Students graduating from classical schools leave with a deep sense of their role within the world. They leave understanding how they can shape for themselves a truly good life. Not only that, but they leave with skills and habits that will serve them for a lifetime. I was recently approached by a parent who had seen this first-hand in their classically educated child. She asked: “Why is that? What is it about the classical method that works so well?” Well, there are a lot of different answers to that question, but I’d like to offer one that I find particularly compelling. 

Allow me to introduce you to one of the giants of classical education. If you’ve ever homeschooled with a classical curriculum, you’ve likely heard her name. Meet Dorothy Sayers - a renowned English writer. Sayers wrote her own stories and poems, but she also contributed massively to the classical education movement by explaining so many of the “hows” and “whys” behind the teaching philosophy.

#1 Elementary School: The Grammar or Poll-Parrot Stage:

If you walk into an elementary school classroom at a classical school, it’s not uncommon for there to be a fair amount of singing, chanting, and reciting. If you stay for long enough, you’ll also notice that the students are taking in tons of information. They learn people, places, dates, and general facts about a variety of subjects.

This, according to Sayers, is because at this age learning by heart is easy and pleasurable. The elementary school-aged brain is naturally prone to memorization and recitation and their powers of observation and memory are at their most powerful. They latch onto engaging content and are delighted to learn the nitty-gritty details of all their subjects.

At this age, classical education gives students a firm foundation of knowledge that they can use for building and analysis.
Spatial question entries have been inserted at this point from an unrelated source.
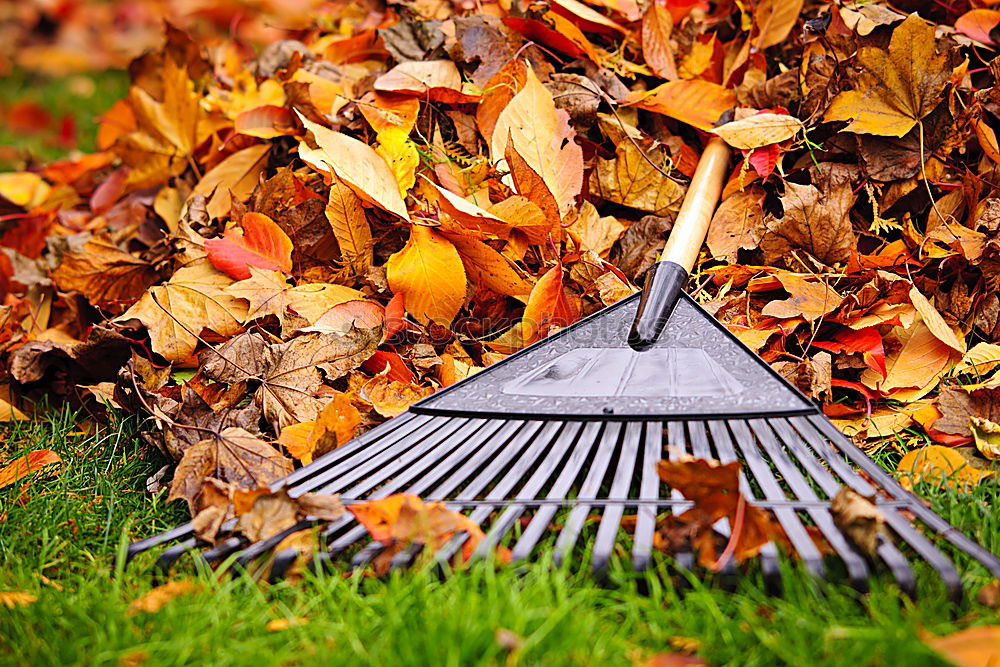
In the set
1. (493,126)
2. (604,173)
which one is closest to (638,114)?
(604,173)

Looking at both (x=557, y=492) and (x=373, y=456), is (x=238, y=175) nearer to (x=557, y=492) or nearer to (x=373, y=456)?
(x=373, y=456)

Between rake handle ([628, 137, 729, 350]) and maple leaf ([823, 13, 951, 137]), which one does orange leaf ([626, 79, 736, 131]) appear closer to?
rake handle ([628, 137, 729, 350])

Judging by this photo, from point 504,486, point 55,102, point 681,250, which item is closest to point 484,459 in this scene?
point 504,486

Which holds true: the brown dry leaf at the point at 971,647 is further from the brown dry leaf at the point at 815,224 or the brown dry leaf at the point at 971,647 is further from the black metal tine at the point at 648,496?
the brown dry leaf at the point at 815,224

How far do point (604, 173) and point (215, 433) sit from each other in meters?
0.86

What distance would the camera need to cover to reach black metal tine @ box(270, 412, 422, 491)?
1.07 meters

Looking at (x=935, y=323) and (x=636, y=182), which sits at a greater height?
(x=636, y=182)

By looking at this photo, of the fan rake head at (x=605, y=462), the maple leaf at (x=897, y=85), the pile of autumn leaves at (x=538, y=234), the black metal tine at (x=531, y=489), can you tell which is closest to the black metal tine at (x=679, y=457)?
the fan rake head at (x=605, y=462)

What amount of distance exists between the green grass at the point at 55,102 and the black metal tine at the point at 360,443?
1.99 m

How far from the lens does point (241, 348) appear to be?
52.1 inches

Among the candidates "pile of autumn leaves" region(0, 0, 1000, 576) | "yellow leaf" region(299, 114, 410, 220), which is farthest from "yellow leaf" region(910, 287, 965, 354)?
"yellow leaf" region(299, 114, 410, 220)

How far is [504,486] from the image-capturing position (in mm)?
1015

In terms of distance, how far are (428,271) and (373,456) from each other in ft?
1.30

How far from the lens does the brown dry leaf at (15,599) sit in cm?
93
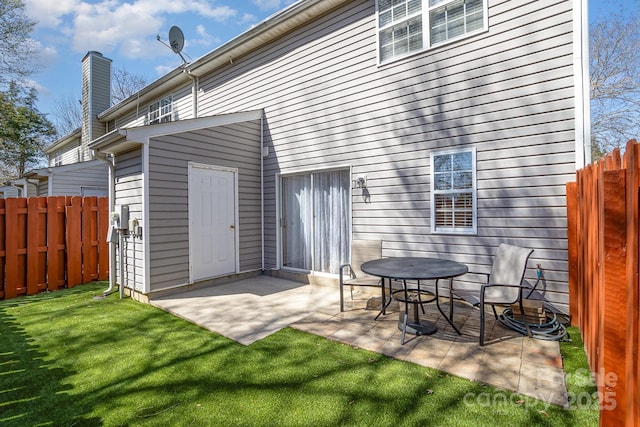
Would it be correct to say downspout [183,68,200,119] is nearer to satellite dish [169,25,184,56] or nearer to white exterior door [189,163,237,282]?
satellite dish [169,25,184,56]

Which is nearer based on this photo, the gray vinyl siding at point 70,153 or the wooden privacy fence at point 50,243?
the wooden privacy fence at point 50,243

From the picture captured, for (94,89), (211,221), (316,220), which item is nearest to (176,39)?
(94,89)

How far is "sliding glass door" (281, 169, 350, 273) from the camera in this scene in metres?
5.74

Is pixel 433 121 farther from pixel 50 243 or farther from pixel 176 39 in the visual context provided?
pixel 176 39

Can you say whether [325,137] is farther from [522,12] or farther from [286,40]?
[522,12]

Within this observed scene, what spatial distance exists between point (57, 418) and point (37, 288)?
4831 millimetres

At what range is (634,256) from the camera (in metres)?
1.58

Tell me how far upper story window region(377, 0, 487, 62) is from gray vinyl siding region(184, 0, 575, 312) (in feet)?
0.53

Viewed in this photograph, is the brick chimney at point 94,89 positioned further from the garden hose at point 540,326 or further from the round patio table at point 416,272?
the garden hose at point 540,326

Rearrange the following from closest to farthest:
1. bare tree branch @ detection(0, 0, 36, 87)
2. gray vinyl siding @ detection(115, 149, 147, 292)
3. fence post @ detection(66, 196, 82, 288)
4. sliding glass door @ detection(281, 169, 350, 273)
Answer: gray vinyl siding @ detection(115, 149, 147, 292) < sliding glass door @ detection(281, 169, 350, 273) < fence post @ detection(66, 196, 82, 288) < bare tree branch @ detection(0, 0, 36, 87)

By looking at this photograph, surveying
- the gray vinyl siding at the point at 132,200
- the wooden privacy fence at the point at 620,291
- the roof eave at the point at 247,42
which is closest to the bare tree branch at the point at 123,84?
the roof eave at the point at 247,42

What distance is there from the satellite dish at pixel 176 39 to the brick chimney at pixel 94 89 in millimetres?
4672

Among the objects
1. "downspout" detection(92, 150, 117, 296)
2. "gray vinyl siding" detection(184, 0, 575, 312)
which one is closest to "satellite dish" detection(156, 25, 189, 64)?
"gray vinyl siding" detection(184, 0, 575, 312)

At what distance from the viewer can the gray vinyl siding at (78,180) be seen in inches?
376
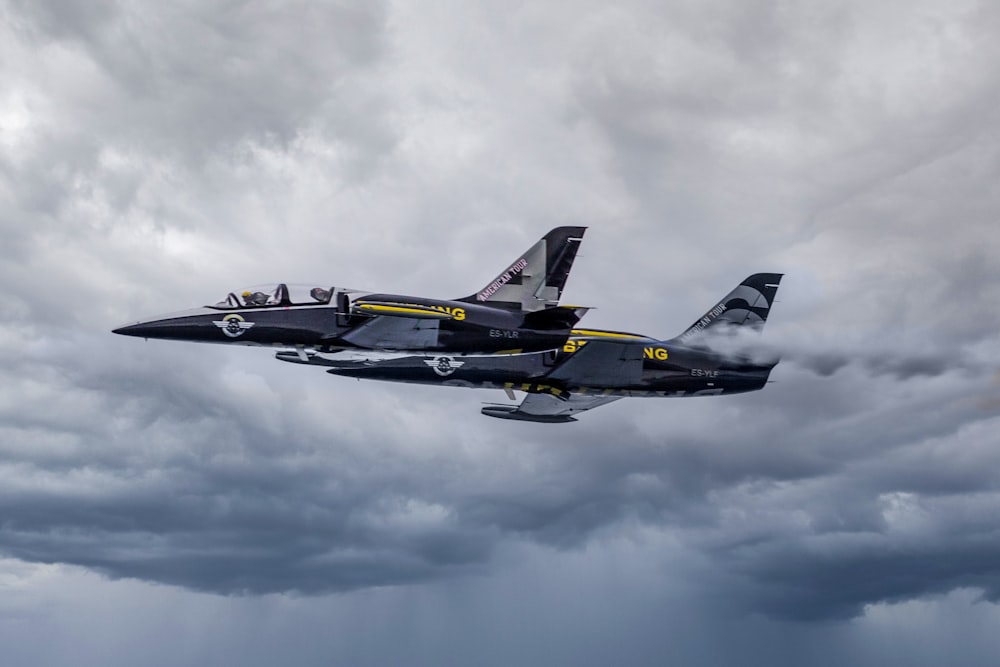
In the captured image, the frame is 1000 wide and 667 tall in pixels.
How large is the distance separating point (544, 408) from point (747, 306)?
19.1 m

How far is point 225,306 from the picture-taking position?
206ft

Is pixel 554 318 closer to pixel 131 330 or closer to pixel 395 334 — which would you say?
pixel 395 334

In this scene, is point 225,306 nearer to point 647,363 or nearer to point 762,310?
point 647,363

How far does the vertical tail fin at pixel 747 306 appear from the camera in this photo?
8306 centimetres

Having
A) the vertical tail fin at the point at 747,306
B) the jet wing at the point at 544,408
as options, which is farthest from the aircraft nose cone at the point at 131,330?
the vertical tail fin at the point at 747,306

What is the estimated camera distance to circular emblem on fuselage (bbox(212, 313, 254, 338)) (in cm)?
6194

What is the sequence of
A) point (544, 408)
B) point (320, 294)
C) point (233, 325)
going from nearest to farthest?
point (233, 325), point (320, 294), point (544, 408)

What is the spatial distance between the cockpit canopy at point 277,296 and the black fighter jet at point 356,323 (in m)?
0.06

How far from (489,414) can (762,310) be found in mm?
24410

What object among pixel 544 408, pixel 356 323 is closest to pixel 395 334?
pixel 356 323

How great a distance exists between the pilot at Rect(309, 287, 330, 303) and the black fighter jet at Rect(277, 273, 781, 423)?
22.8 feet

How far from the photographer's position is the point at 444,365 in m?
74.8

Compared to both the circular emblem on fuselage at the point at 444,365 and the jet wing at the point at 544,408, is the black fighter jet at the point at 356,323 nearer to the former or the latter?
the circular emblem on fuselage at the point at 444,365

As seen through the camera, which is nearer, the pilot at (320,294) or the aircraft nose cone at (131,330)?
the aircraft nose cone at (131,330)
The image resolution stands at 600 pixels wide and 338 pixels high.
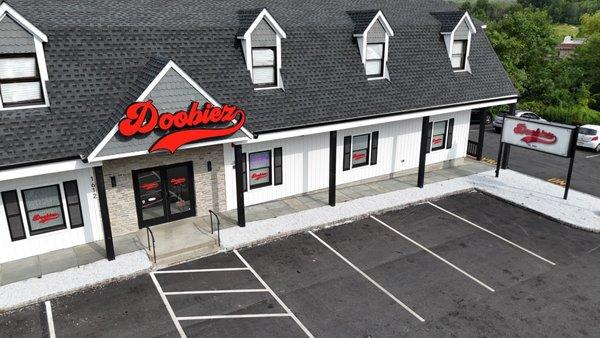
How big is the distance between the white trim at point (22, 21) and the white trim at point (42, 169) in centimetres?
385

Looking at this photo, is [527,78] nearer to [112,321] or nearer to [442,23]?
[442,23]

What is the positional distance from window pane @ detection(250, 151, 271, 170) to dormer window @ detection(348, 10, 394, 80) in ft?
18.8

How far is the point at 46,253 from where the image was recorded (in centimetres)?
1495

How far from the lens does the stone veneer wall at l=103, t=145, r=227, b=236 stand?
1555 cm

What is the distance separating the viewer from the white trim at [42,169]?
41.3ft

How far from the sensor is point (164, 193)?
16594mm

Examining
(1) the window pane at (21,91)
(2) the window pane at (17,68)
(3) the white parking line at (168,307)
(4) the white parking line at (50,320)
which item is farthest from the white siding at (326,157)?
(4) the white parking line at (50,320)

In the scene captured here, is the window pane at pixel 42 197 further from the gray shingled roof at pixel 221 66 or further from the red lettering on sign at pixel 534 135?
the red lettering on sign at pixel 534 135

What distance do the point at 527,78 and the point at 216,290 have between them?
38055mm

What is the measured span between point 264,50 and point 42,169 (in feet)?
28.6

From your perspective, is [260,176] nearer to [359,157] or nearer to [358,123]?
[358,123]

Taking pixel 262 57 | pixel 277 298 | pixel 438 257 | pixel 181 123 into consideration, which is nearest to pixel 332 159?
pixel 262 57

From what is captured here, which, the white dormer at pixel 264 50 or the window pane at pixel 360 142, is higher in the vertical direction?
the white dormer at pixel 264 50

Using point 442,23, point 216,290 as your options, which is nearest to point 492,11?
point 442,23
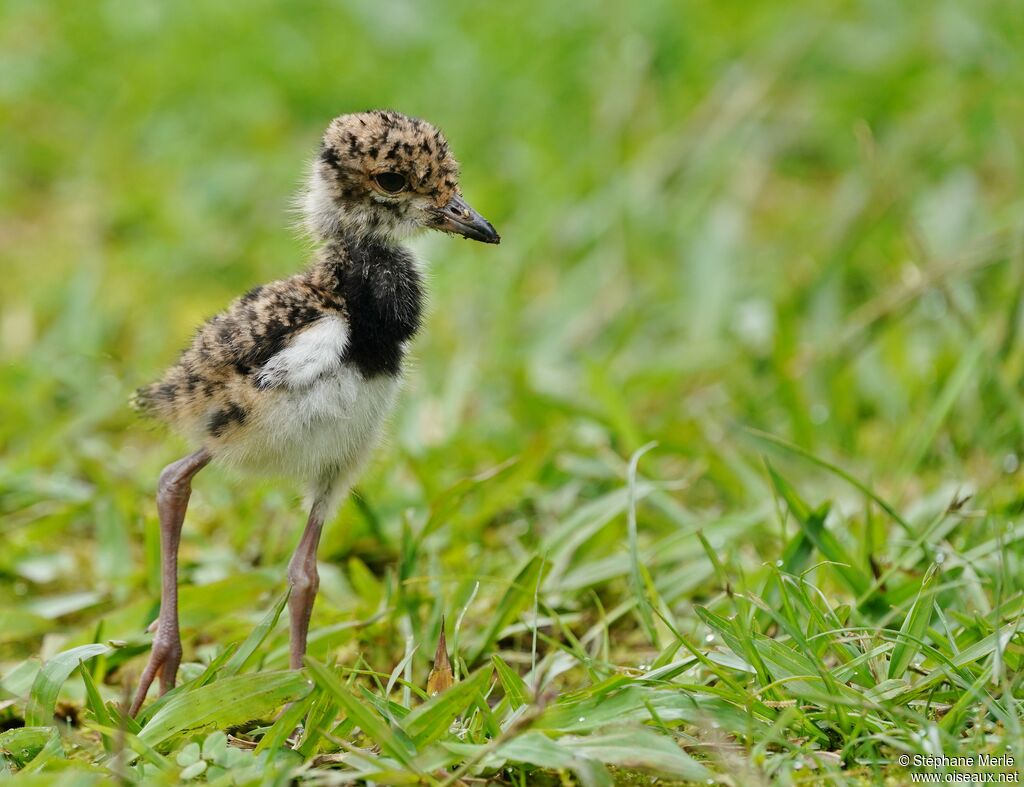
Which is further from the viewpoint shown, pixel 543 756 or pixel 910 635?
pixel 910 635

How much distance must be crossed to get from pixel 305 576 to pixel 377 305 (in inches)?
27.6

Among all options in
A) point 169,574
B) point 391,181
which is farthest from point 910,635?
point 169,574

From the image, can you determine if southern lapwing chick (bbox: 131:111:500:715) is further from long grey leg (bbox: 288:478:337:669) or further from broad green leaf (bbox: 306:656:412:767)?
broad green leaf (bbox: 306:656:412:767)

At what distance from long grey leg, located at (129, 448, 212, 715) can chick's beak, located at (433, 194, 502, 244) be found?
835 mm

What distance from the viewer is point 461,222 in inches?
128

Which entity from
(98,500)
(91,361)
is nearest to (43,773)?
(98,500)

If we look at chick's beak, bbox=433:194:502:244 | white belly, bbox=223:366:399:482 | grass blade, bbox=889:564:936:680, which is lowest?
grass blade, bbox=889:564:936:680

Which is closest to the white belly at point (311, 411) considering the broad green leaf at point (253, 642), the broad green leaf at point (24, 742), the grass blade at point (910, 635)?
the broad green leaf at point (253, 642)

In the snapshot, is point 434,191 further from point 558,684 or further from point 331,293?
point 558,684

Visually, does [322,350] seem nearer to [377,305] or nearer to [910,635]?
[377,305]

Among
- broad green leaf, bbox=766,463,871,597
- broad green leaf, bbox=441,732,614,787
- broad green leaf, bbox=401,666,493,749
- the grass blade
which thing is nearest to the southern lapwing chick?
broad green leaf, bbox=401,666,493,749

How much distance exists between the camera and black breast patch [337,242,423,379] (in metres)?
2.98

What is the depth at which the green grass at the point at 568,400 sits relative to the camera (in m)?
2.74

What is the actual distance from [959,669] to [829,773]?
0.45 meters
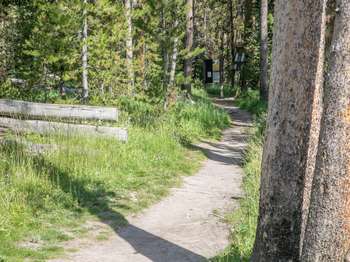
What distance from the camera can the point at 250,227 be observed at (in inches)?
247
It’s also the age where students build satisfaction and pleasant confidence in their knowledge. School is satisfying for them because it feeds their natural psychological inclinations.

#2 Middle School: The Logic or Pert Stage:

As students move from elementary school to middle school, their satisfaction with facts diminishes. They enter a developmental stage where they are naturally argumentative and challenging.

The benefit of this developmental stage under a classical model is that students learn how to harness and direct their argumentative tendencies toward something good. They are encouraged to find answers for themselves and often find their foundation of knowledge is not enough to satisfy their desire. If they are going to continue to question and debate, they need more information. In this way, by the end of middle school, the imagination is reawakened after temporarily going dormant under the guise of youthful surliness.


#3 High School: The Rhetoric or Poetic Stage:

At last, we arrive at the last stage. Sayers notes that the Poetic stage is marked particularly by a student’s yearning to express themselves. They work their hardest to achieve independence, and they are most capable of synthesizing their knowledge across multiple grade levels and subjects. 


This synthesis is particularly important and is the reason that many schools end high school with a senior thesis or presentation in which they answer a question that requires them to utilize all that they have learned thus far. 

And that, as Sayers would point out, is the ultimate end of education:

“To learn six subjects without remembering how they were learned does nothing to ease the approach to seventh; to have learned and remembered the art of learning makes the approach to every subject an open door.”


This is why your classical student is different. This is why they can tackle new challenges with vigor and tenacity rather than fear and hesitation. Classical education concerns itself with knowledge, yes, but also with the training in how to think.